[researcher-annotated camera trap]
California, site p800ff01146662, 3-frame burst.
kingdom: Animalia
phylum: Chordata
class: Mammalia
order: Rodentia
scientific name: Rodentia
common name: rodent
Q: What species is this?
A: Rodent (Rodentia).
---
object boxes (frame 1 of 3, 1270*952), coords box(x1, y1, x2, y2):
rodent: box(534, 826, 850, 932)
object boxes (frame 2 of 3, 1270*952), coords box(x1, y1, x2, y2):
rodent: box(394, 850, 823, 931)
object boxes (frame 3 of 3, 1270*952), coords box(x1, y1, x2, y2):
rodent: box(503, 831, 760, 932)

● ● ● ● ●

Task objective:
With nothing added or dropped, write out the listing again.

Answer below:
[researcher-annotated camera trap]
California, site p800ff01146662, 3-frame burst.
kingdom: Animalia
phylum: Chordata
class: Mammalia
order: Rodentia
scientific name: Rodentia
common name: rodent
Q: What species is this?
A: Rodent (Rodentia).
---
object boxes (frame 1 of 3, 1270*952), coords box(x1, y1, x2, y2):
rodent: box(534, 826, 850, 932)
object boxes (frame 2 of 3, 1270*952), coords box(x1, y1, x2, y2):
rodent: box(394, 850, 823, 931)
object boxes (frame 3 of 3, 1270*952), coords box(x1, y1, x2, y2):
rodent: box(503, 831, 760, 932)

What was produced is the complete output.